Passer de la répression à la régulation

Après dix-sept mois d’enquête, les deux députés ont formulé 60 propositions, remettant en cause la position prohibitionniste qui vaut depuis plus de 50 ans en France.

« Il faut changer de paradigme, passer d’une approche sécuritaire à une approche de santé publique », explique Ludovic Mendes dans une interview à BFMTV. Les députés estiment que les politiques existantes n’ont pas permis de réduire la consommation et ont plutôt alimenté une économie souterraine contrôlée par des réseaux criminels.

Selon le rapport, la France est confrontée à une consommation de masse, avec environ 4 millions de consommateurs de cannabis.

« Lorsque le niveau de consommation est aussi élevé, la prohibition n’empêche pas l’accès. Elle ne fait que pousser les consommateurs vers des produits non réglementés et potentiellement dangereux », a déclaré Bernard Basset, président de l’association Addictions France.

Les députés proposent que la France adopte un marché réglementé du cannabis similaire aux modèles observés au Canada et au Portugal, où la dépénalisation des drogues a permis d’obtenir de meilleurs résultats en matière de santé publique.

« Ce n’est pas parce que les drogues ont été dépénalisées qu’il n’y aura pas de poursuites judiciaires », a déclaré Mendes, précisant que l’accent devrait être mis sur le soutien au traitement de la dépendance plutôt que sur la criminalisation des consommateurs.

Des visions concurrentes pour un marché réglementé

Si les deux députés s’accordent sur la nécessité d’une légalisation, ils proposent des modèles de régulation différents. Antoine Léaument est favorable à un modèle contrôlé par l’État, avec une entreprise publique qui superviserait la production et la distribution du cannabis. Cette entité garantirait une gamme de produits compétitifs tout en exerçant un contrôle strict sur la qualité et les prix.

Ludovic Mendes, qui s’intéresse au sujet depuis quelques années maintenant, soutient un modèle libéral, dans lequel des opérateurs privés distincts gèreraient la culture, la distribution et la vente au détail sous la supervision d’une agence de régulation nationale. Il plaide également pour des clubs de cannabis à but non lucratif, où les consommateurs pourraient cultiver leurs propres plantes dans un cadre limité.
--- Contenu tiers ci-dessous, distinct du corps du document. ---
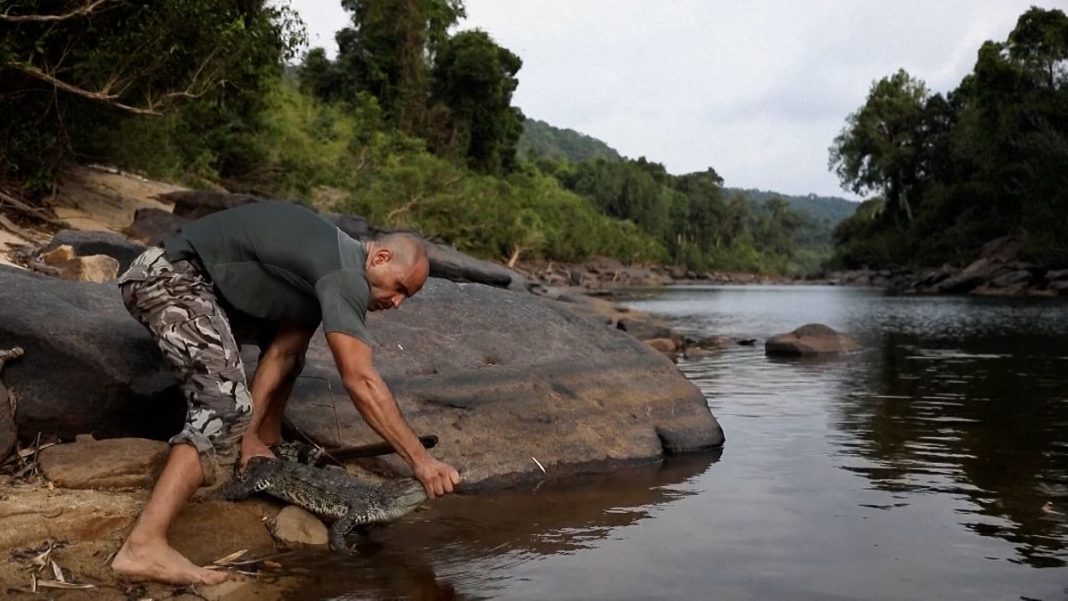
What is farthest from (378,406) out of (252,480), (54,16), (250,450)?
(54,16)

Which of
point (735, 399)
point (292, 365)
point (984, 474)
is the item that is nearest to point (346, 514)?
point (292, 365)

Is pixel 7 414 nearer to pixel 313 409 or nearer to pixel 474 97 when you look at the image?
pixel 313 409

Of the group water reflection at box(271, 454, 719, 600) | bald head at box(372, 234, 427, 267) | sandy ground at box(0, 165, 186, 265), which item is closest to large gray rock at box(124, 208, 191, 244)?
sandy ground at box(0, 165, 186, 265)

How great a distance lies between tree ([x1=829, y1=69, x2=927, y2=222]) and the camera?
67.2 m

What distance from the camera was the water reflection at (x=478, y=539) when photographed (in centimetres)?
396

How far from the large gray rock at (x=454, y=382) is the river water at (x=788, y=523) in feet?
1.14

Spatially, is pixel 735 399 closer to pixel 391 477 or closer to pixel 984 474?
pixel 984 474

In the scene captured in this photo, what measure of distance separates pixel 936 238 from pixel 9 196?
5028 cm

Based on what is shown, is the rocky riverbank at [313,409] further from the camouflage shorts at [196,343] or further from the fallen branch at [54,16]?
the fallen branch at [54,16]

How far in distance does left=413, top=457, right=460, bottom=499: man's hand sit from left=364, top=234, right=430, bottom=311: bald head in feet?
2.41

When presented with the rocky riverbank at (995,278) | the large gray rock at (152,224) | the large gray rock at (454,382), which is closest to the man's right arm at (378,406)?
the large gray rock at (454,382)

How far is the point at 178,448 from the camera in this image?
3863 millimetres

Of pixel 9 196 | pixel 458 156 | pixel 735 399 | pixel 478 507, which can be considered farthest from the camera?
pixel 458 156

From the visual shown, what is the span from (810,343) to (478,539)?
11.8 metres
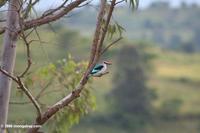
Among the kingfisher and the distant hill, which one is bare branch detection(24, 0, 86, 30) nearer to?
the kingfisher

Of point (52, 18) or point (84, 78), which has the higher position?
point (52, 18)

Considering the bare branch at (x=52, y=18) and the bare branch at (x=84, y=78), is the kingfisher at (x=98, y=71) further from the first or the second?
the bare branch at (x=52, y=18)

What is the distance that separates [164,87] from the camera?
3541 cm

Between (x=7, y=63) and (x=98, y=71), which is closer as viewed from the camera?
(x=98, y=71)

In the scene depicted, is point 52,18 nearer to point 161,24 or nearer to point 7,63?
point 7,63

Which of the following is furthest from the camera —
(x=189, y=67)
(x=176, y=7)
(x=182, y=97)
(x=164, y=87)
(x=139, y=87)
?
(x=176, y=7)

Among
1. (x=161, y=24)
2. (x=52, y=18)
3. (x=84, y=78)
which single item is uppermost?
(x=52, y=18)

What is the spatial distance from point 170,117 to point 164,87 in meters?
5.35

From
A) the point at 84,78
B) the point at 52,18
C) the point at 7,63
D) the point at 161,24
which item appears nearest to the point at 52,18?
the point at 52,18

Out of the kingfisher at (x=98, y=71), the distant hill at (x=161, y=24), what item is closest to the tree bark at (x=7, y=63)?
the kingfisher at (x=98, y=71)

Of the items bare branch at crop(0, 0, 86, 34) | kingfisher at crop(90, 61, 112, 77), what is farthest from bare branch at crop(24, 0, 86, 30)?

Quel que soit le modèle, les deux députés proposent de fixer un seuil légal pour la possession personnelle, Mendes suggérant 10 grammes et Léaument préconisant 25 grammes, conformément à la récente législation allemande. En outre, ils recommandent une limite de quatre plantes par foyer pour la culture personnelle.

Freiner le marché illégal et réduire les risques

L’un des principaux arguments du rapport est que la légalisation saperait les réseaux criminels qui prospèrent dans le cadre de la prohibition. En plaçant la production et la vente de cannabis sous le contrôle de l’État, la France pourrait réduire le pouvoir des trafiquants tout en veillant à ce que les produits respectent les normes de santé et de sécurité. « L’idée est d’assécher le marché illégal, de déstabiliser l’économie des trafiquants et de capturer les revenus souterrains au profit de l’intérêt général », indique le rapport.
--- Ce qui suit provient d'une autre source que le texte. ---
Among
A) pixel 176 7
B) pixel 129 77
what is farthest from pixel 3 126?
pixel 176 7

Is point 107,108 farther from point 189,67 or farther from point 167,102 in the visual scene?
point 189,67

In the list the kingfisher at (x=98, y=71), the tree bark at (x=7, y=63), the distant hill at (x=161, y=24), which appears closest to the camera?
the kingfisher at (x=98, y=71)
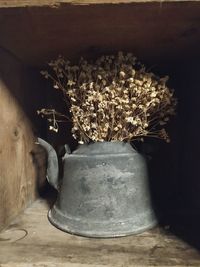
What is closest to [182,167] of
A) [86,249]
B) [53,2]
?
[86,249]

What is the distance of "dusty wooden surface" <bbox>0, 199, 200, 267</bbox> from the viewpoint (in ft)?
1.96

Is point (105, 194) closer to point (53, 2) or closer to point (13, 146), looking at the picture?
point (13, 146)

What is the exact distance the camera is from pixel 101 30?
682 mm

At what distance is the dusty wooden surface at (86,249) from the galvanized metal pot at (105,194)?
0.9 inches

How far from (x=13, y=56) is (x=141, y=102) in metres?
0.32

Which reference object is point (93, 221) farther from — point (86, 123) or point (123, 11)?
point (123, 11)

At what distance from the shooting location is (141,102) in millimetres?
793

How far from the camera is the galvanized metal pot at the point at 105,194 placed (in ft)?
2.41

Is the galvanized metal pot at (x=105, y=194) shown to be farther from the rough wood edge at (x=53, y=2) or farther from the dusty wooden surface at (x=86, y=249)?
the rough wood edge at (x=53, y=2)

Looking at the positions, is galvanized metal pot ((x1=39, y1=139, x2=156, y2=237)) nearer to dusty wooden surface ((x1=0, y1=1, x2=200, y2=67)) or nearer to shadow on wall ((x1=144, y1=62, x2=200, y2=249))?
shadow on wall ((x1=144, y1=62, x2=200, y2=249))

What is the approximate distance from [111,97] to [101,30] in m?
0.15

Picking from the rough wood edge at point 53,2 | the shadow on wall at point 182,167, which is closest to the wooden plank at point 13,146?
the rough wood edge at point 53,2

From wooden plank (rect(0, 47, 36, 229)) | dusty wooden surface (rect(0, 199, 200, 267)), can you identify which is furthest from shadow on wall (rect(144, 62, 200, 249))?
wooden plank (rect(0, 47, 36, 229))

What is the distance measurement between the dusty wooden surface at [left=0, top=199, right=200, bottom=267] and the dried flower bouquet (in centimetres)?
22
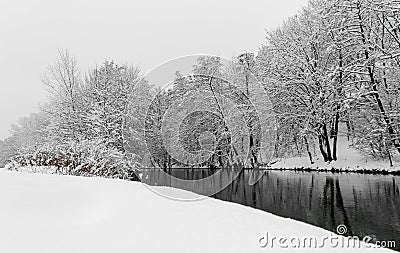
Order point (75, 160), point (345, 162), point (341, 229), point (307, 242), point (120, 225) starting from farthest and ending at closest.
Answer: point (345, 162), point (75, 160), point (341, 229), point (120, 225), point (307, 242)

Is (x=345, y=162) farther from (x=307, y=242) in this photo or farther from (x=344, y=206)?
(x=307, y=242)

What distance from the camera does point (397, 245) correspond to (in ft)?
24.0

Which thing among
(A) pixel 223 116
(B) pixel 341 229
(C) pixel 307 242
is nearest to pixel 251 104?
(A) pixel 223 116

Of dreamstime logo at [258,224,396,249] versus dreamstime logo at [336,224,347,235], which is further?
dreamstime logo at [336,224,347,235]

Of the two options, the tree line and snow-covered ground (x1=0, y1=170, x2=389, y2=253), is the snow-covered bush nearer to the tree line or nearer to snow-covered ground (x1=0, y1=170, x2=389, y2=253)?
the tree line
Pour concurrencer les revendeurs illégaux, les députés suggèrent de fixer le prix initial du cannabis légal à moins de 5 euros par gramme, ce qui est nettement inférieur au prix actuel dans la rue, qui est d’environ 10 euros.

Opposition et controverse

Tout le monde n’est évidemment pas convaincu par cette proposition. Le ministre de l’intérieur, Bruno Retailleau, reste fermement opposé à la légalisation et a lancé une campagne médiatique visant à décourager la consommation en culpabilisant les consommateurs, une campagne décriée par tous les acteurs de la prévetion.

« Un joint a le goût du sang », a-t-il récemment déclaré, renforçant son engagement en faveur d’une approche de tolérance zéro.
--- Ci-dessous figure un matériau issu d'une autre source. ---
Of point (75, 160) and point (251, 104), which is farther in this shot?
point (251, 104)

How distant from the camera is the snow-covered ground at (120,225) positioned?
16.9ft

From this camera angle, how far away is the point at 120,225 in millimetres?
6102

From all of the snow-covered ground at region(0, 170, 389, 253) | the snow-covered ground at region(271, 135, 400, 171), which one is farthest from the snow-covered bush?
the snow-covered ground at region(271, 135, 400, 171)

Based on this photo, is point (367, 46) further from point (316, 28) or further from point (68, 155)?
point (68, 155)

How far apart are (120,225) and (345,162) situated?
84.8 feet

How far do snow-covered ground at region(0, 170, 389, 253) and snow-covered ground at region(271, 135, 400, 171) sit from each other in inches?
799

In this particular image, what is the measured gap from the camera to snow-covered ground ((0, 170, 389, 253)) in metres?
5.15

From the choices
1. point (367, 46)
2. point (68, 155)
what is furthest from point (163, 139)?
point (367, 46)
De même, les syndicats de police et les politiciens conservateurs ont exprimé leur scepticisme.

« La légalisation du cannabis est la pire des solutions. Il y aura toujours un marché pour des drogues plus fortes et plus dangereuses », estime Benjamin Camboulives, porte-parole du syndicat Alternative Police CFDT.

Les experts en santé publique, eux, contestent ce point de vue.

« La crainte que la légalisation n’augmente la consommation n’est pas fondée », estime Bernard Basset. « Les pays qui ont légalisé le cannabis n’ont pas connu de hausse spectaculaire de la consommation, mais ils ont mieux contrôlé la qualité et la distribution. »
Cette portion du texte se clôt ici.